▸ EXERCISE PROMPT:
Switch "coffee mug" to "coffee cup" in the stretch of entries that opens with the line containing "From the green" and closes with the line containing "Taking (x=29, y=12)". Give back only those lines, leaving everything else in them unchanged.

-- Start EXERCISE DATA --

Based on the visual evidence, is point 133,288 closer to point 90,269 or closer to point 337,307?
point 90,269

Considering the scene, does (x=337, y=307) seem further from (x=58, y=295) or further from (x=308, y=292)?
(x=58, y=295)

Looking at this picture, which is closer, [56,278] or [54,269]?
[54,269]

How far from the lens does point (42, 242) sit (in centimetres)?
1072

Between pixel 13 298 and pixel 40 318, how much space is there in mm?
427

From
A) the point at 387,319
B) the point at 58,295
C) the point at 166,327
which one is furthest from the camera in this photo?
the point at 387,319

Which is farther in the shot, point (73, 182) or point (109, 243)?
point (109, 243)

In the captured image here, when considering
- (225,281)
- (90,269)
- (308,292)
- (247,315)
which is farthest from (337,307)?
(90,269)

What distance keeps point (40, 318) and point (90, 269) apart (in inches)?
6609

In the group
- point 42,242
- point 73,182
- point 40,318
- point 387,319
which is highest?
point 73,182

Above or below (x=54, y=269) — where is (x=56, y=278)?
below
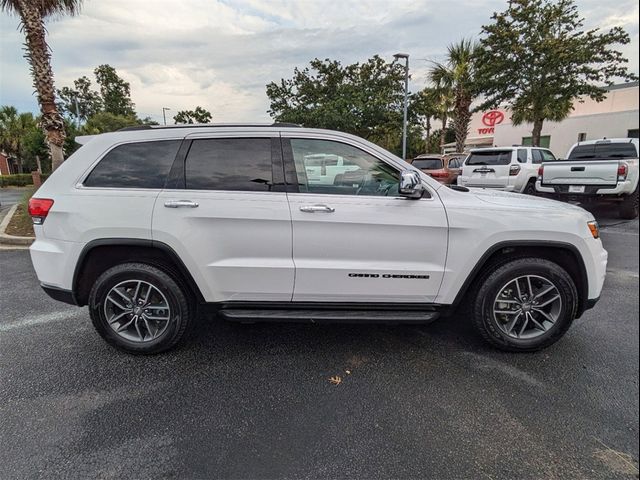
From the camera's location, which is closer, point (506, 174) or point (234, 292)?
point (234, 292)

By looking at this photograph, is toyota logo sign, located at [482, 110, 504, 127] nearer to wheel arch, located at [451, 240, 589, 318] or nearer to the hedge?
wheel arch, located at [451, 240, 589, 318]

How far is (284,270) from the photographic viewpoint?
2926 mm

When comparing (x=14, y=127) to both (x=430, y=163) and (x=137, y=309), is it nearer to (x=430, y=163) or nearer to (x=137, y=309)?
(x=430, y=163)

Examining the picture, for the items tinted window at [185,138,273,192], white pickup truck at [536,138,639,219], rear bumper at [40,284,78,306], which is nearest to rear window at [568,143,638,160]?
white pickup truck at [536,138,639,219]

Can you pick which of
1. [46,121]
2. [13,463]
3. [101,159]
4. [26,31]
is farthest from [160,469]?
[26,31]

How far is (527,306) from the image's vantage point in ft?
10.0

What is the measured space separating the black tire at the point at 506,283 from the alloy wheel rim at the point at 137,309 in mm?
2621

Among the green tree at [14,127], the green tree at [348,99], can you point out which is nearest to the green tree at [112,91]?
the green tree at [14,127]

-- End EXERCISE DATA --
-- Start EXERCISE DATA --

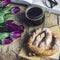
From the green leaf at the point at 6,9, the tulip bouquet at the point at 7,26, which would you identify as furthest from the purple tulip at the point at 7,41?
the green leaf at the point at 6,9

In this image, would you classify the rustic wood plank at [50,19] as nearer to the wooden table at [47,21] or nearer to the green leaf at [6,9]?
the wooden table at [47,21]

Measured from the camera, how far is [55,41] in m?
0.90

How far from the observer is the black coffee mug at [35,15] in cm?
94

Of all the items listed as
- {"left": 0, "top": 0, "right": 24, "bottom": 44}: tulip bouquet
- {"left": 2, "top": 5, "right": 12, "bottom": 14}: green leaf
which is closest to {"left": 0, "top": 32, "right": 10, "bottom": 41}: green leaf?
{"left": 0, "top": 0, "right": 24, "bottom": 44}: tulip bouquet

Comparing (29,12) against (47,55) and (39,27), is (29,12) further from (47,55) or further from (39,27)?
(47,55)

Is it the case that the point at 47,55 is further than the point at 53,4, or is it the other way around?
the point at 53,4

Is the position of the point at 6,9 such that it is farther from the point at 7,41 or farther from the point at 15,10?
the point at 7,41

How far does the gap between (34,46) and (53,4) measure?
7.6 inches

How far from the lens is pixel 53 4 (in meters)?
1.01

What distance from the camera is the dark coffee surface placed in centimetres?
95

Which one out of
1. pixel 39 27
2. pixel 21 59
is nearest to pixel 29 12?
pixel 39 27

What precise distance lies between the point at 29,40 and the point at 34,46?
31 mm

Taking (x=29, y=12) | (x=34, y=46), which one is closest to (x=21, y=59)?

-- End EXERCISE DATA --

▸ OUTPUT FOR THIS TASK:
From the green leaf at the point at 6,9, the tulip bouquet at the point at 7,26, which would you identify as furthest from the purple tulip at the point at 7,41?
the green leaf at the point at 6,9

In this image, would you classify the rustic wood plank at [50,19] as nearer to the wooden table at [47,21] or nearer to the green leaf at [6,9]?
the wooden table at [47,21]

Measured from the camera, how far is [55,41] in m?
0.90

How far from the observer is the black coffee cup at [35,15] in cm?
94

Of all the items listed as
- {"left": 0, "top": 0, "right": 24, "bottom": 44}: tulip bouquet
- {"left": 2, "top": 5, "right": 12, "bottom": 14}: green leaf
which is closest to {"left": 0, "top": 32, "right": 10, "bottom": 41}: green leaf?
{"left": 0, "top": 0, "right": 24, "bottom": 44}: tulip bouquet

Comparing (29,12) against (47,55) and (39,27), is (29,12) further from (47,55) or further from (39,27)?
(47,55)

Is it the case that the point at 47,55 is further than the point at 53,4, or is it the other way around?
the point at 53,4

Is the position of the point at 6,9 such that it is farther from the point at 7,41 or farther from the point at 15,10?
the point at 7,41

How far does the gap between (34,46) and (53,4) measure?
7.6 inches

How far from the lens is pixel 53 4 (in meters)?
1.01

What distance from the camera is the dark coffee surface placed in centimetres?
95

Which one out of
1. pixel 39 27
2. pixel 21 59
is nearest to pixel 29 12?
pixel 39 27

What precise distance lies between the point at 29,40 and the point at 34,46?
31 mm

Taking (x=29, y=12) | (x=34, y=46), which one is closest to (x=21, y=59)?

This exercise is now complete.